■ ENTRIES PROVIDED
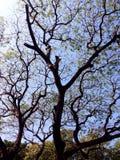 Förtjäna av träd Arkivfoto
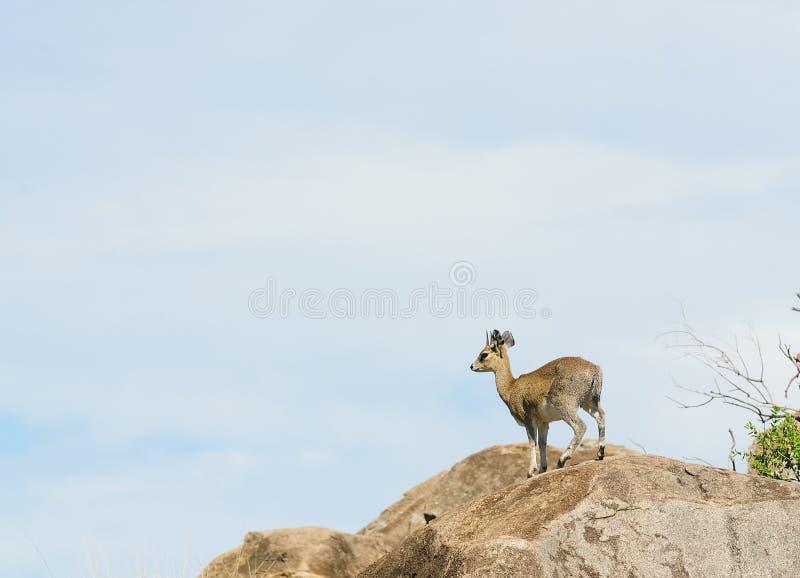 Klipspringer Oreotragus oreotragus stock fotografie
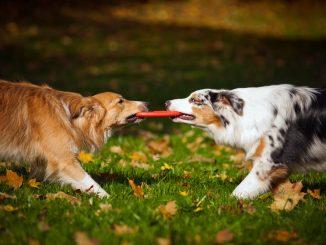 Zwei Hunde ziehen an einer Frisbee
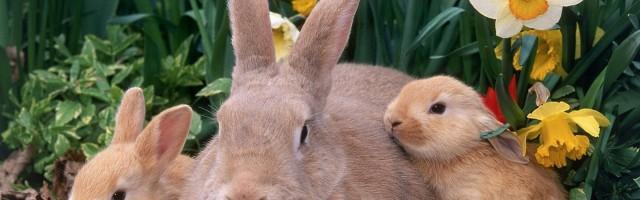 Palomino Rabbits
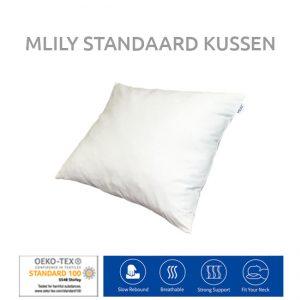 Kussen standaard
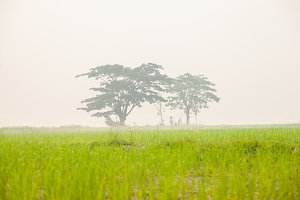 Trees in rice fields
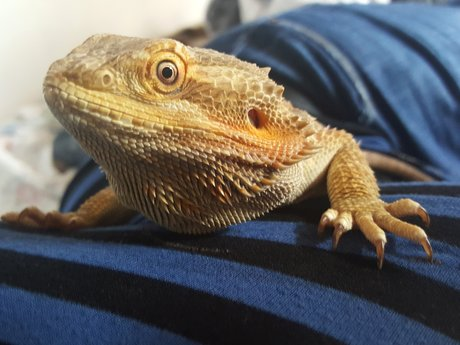 Photo of My Bearded Dragon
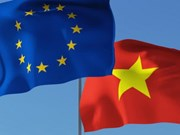 Vietnam, EU hold annual human rights dialogue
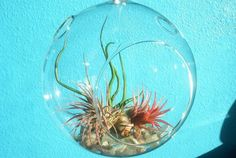 Hanging terrarium with different air plants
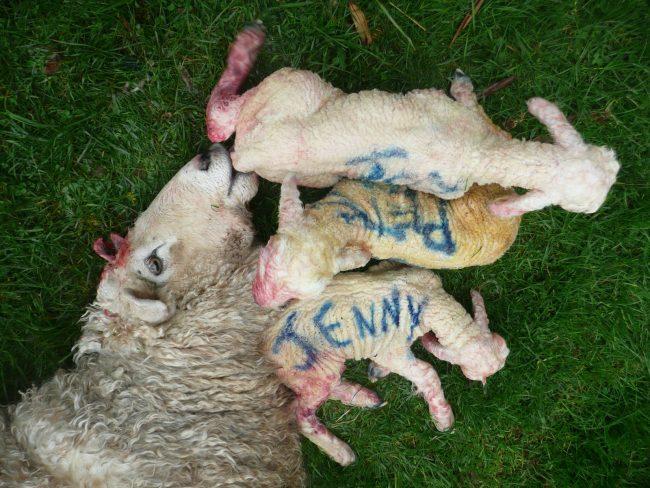Pohoda po ovčím porodu na Novém Zélandu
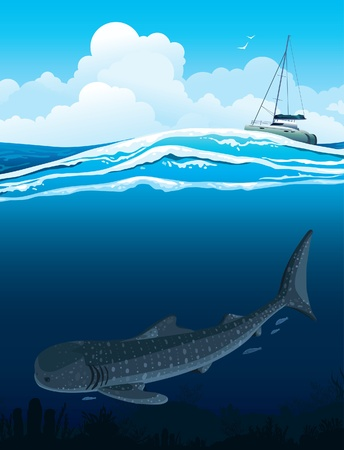 coral fish: Gray whale shark swims under white boat on a blue sea background   Illustration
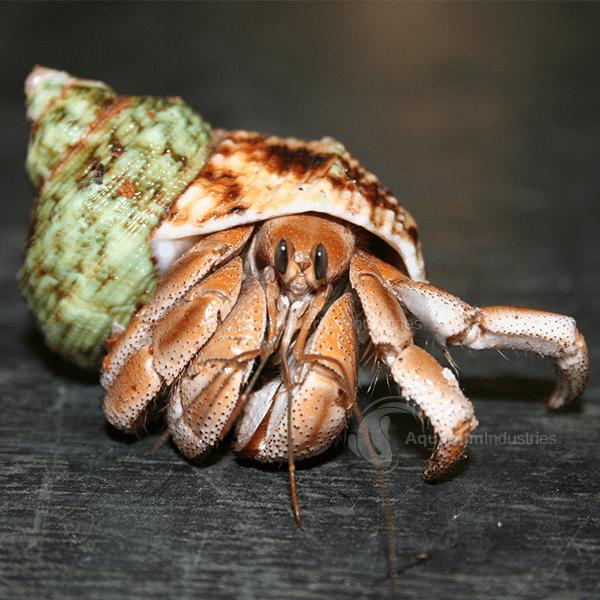 Freshwater Inverts & Hermit Crabs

■ YOUR TASK
Pictures must not appear in the copy, which must otherwise match the listing exactly.

■ EXPECTED OUTPUT
 Förtjäna av träd Arkivfoto
 Klipspringer Oreotragus oreotragus stock fotografie
 Zwei Hunde ziehen an einer Frisbee
 Palomino Rabbits
 Kussen standaard
 Trees in rice fields
 Photo of My Bearded Dragon
 Vietnam, EU hold annual human rights dialogue
 Hanging terrarium with different air plants
Pohoda po ovčím porodu na Novém Zélandu
 coral fish: Gray whale shark swims under white boat on a blue sea background   Illustration
 Freshwater Inverts & Hermit Crabs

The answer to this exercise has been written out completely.